Читать книгу Залив Большой Медведицы - Суфьян Бё - Страница 2
1
ОглавлениеУ Петера умер дедушка. Во вторник, осенью. Дворовый пес по кличке Жук, черный как смоль, беспокойно кружил по двору хутора, подвывая, припадал носом к земле, словно вынюхивая чьи-то чужие тени. И всё, вроде бы, было как всегда. В смысле обязательного солнца у кромки неба, укромной возни мышей за стеной и непременного осеннего ветра, выдувающего вчерашние следы с холмов. Но, неотступное и навязчивое, зудело понимание, что отныне многое будет иначе.
У самого Петера были сложные взаимоотношения со смертью.
Он её не чувствовал. Потому и предпочитал страху – равнодушие. К тому же он, пусть смутно, но осознавал, что существуют вещи столь же неотвратимые, но куда как более страшные. Слепота, например, как у соседского мальчика Тьёрда. Или война – как причинение смерти многим… о войне и обо всем на свете рассказывал дедушка. В последнее время особенно часто. Рассказы случались сбивчивые, путанные, но, странным образом, оттого еще более живые.
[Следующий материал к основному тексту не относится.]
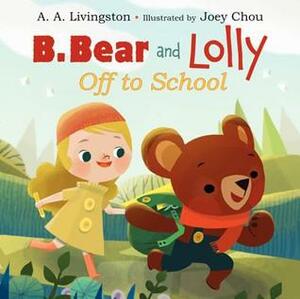 B. Bear & Lolly by Joey Chou, Annie Auerbach, A.A. Livingston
Петер очень любил дедушку. Что не удивительно, ведь тот был единственным оставшимся взрослым, которого Петер действительно знал. Конечно же, есть еще учитель Хенрик, чем-то вечно недовольный и на что-то обязательно обиженный; пастор Храфн, с которым Петер предпочитал встречаться по возможности редко, желательно – только на исповеди; многочисленные соседи, проживающие собственные жизни и мечты на прилегающих улицах и подворьях. Так близко, и в то же время так далеко – не докричаться, – что даже сами помыслы о том, чтобы узнать кого-либо поближе казались пустой тратой времени.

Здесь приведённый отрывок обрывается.